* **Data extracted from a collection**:

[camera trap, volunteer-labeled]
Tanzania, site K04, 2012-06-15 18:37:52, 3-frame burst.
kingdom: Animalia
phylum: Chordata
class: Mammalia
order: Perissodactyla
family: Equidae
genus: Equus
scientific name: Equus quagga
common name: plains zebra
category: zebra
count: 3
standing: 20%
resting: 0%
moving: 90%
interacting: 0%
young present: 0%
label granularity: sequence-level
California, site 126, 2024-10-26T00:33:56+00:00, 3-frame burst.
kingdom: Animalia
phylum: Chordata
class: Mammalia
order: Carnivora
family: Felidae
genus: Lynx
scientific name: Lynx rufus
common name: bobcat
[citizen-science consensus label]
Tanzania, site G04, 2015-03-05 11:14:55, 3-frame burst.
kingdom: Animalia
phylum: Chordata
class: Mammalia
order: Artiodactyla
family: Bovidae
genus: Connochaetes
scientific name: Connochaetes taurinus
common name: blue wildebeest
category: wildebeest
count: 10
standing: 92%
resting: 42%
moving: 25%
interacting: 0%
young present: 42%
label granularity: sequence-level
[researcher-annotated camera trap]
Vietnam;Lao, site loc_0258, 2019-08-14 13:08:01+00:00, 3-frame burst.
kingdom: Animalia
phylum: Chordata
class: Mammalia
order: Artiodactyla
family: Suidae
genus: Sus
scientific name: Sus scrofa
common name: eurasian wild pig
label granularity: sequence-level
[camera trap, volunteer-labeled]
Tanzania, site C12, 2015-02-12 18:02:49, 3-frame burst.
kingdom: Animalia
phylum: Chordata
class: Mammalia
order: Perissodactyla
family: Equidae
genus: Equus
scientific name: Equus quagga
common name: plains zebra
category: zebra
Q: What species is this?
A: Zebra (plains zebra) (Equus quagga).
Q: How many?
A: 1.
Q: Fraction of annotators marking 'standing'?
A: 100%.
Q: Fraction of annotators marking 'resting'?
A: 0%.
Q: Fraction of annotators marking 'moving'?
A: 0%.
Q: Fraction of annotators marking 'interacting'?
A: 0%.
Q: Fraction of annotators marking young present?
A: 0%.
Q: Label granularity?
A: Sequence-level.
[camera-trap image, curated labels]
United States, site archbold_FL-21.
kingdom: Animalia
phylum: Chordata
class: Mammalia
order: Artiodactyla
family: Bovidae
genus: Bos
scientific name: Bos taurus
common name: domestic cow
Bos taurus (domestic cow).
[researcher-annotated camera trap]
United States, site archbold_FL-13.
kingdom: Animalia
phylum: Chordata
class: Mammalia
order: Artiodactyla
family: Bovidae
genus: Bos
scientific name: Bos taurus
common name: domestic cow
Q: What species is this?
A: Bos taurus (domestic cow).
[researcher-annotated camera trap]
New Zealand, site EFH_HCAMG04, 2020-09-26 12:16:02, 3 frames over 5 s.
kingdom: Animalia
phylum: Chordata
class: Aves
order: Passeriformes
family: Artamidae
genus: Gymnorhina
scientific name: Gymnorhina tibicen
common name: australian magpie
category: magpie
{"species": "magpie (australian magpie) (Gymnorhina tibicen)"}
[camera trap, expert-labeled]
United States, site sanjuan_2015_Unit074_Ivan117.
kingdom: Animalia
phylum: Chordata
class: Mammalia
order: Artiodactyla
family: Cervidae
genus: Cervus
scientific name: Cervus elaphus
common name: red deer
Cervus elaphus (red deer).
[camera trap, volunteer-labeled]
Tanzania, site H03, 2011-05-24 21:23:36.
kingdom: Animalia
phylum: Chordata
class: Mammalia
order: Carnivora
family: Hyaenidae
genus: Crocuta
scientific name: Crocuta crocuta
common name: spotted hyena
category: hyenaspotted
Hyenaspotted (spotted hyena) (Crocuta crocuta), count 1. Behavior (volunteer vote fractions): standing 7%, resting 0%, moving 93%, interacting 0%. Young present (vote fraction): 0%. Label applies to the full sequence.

* **Task brief**:
Output the records in full, exactly.

* **Output of the exercise**:
[camera trap, volunteer-labeled]
Tanzania, site K04, 2012-06-15 18:37:52, 3-frame burst.
kingdom: Animalia
phylum: Chordata
class: Mammalia
order: Perissodactyla
family: Equidae
genus: Equus
scientific name: Equus quagga
common name: plains zebra
category: zebra
count: 3
standing: 20%
resting: 0%
moving: 90%
interacting: 0%
young present: 0%
label granularity: sequence-level
California, site 126, 2024-10-26T00:33:56+00:00, 3-frame burst.
kingdom: Animalia
phylum: Chordata
class: Mammalia
order: Carnivora
family: Felidae
genus: Lynx
scientific name: Lynx rufus
common name: bobcat
[citizen-science consensus label]
Tanzania, site G04, 2015-03-05 11:14:55, 3-frame burst.
kingdom: Animalia
phylum: Chordata
class: Mammalia
order: Artiodactyla
family: Bovidae
genus: Connochaetes
scientific name: Connochaetes taurinus
common name: blue wildebeest
category: wildebeest
count: 10
standing: 92%
resting: 42%
moving: 25%
interacting: 0%
young present: 42%
label granularity: sequence-level
[researcher-annotated camera trap]
Vietnam;Lao, site loc_0258, 2019-08-14 13:08:01+00:00, 3-frame burst.
kingdom: Animalia
phylum: Chordata
class: Mammalia
order: Artiodactyla
family: Suidae
genus: Sus
scientific name: Sus scrofa
common name: eurasian wild pig
label granularity: sequence-level
[camera trap, volunteer-labeled]
Tanzania, site C12, 2015-02-12 18:02:49, 3-frame burst.
kingdom: Animalia
phylum: Chordata
class: Mammalia
order: Perissodactyla
family: Equidae
genus: Equus
scientific name: Equus quagga
common name: plains zebra
category: zebra
Q: What species is this?
A: Zebra (plains zebra) (Equus quagga).
Q: How many?
A: 1.
Q: Fraction of annotators marking 'standing'?
A: 100%.
Q: Fraction of annotators marking 'resting'?
A: 0%.
Q: Fraction of annotators marking 'moving'?
A: 0%.
Q: Fraction of annotators marking 'interacting'?
A: 0%.
Q: Fraction of annotators marking young present?
A: 0%.
Q: Label granularity?
A: Sequence-level.
[camera-trap image, curated labels]
United States, site archbold_FL-21.
kingdom: Animalia
phylum: Chordata
class: Mammalia
order: Artiodactyla
family: Bovidae
genus: Bos
scientific name: Bos taurus
common name: domestic cow
Bos taurus (domestic cow).
[researcher-annotated camera trap]
United States, site archbold_FL-13.
kingdom: Animalia
phylum: Chordata
class: Mammalia
order: Artiodactyla
family: Bovidae
genus: Bos
scientific name: Bos taurus
common name: domestic cow
Q: What species is this?
A: Bos taurus (domestic cow).
[researcher-annotated camera trap]
New Zealand, site EFH_HCAMG04, 2020-09-26 12:16:02, 3 frames over 5 s.
kingdom: Animalia
phylum: Chordata
class: Aves
order: Passeriformes
family: Artamidae
genus: Gymnorhina
scientific name: Gymnorhina tibicen
common name: australian magpie
category: magpie
{"species": "magpie (australian magpie) (Gymnorhina tibicen)"}
[camera trap, expert-labeled]
United States, site sanjuan_2015_Unit074_Ivan117.
kingdom: Animalia
phylum: Chordata
class: Mammalia
order: Artiodactyla
family: Cervidae
genus: Cervus
scientific name: Cervus elaphus
common name: red deer
Cervus elaphus (red deer).
[camera trap, volunteer-labeled]
Tanzania, site H03, 2011-05-24 21:23:36.
kingdom: Animalia
phylum: Chordata
class: Mammalia
order: Carnivora
family: Hyaenidae
genus: Crocuta
scientific name: Crocuta crocuta
common name: spotted hyena
category: hyenaspotted
Hyenaspotted (spotted hyena) (Crocuta crocuta), count 1. Behavior (volunteer vote fractions): standing 7%, resting 0%, moving 93%, interacting 0%. Young present (vote fraction): 0%. Label applies to the full sequence.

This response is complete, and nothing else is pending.